I have tried to think about what a keynote address should be like, and in line with my sense of what is appropriate here, I will talk about a subject that occurs first in the story of Jewish leftism, both logically and chronologically. My subject is the difficult, problematic relation of Jewish leftism to the religion of the Jews. We (leftists) started from the religious world – there was no other place – and it was not an easy start.

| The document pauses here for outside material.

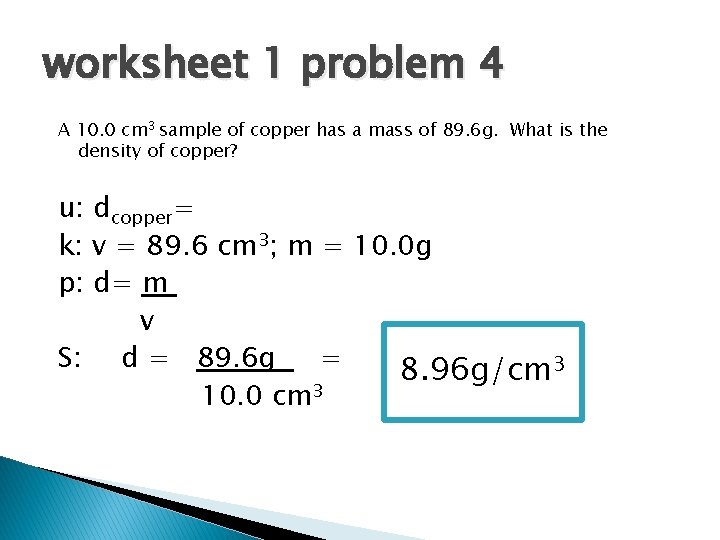 worksheet 1 problem 4 A 10. 0 cm 3 sample of copper has a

Many people have pretended that it was easy; they try to find reasons for the Jewish predilection for left politics in Judaism itself: Pesach as a celebration of national liberation, Hanukka as a celebration of religious freedom, the prophets as social critics and advocates of social justice, tzedakah as a commitment to the most vulnerable members of society. There is something to say in favor of this view of our religion, but not enough to explain Jewish leftism. Certainly the holidays, in their Orthodox versions, carry a message very different from the one we were taught in Reform and liberal–left households: Pesach celebrates a liberation at the hand of God and God alone; the people of Israel did nothing to free themselves; this was a liberation without human agency, which is the absolutely essential feature of any left politics (of any politics, actually). And the leaders of the Maccabean revolt were religious zealots; they were opposed indeed to the imposition of an imperial, Hellenistic religion; they fought for the freedom to impose their own orthodoxy on their own people; they were closer in spirit, I dare say, to the Taliban than to the Labor Zionists. The prophets, in the texts we love to quote, were magnificent social critics and advocates of social justice, but there are many texts that we do not love to quote. And the practice of tzedakah in the old kehillot, which certainly made for a kind of welfarism, did not interfere at all with the oligarchies that ruled in each kahal. In fact, traditional Judaism offers precious little support to a left political orientation.
Hence the strangeness of Jewish leftism, for which centuries of religious life did not prepare us.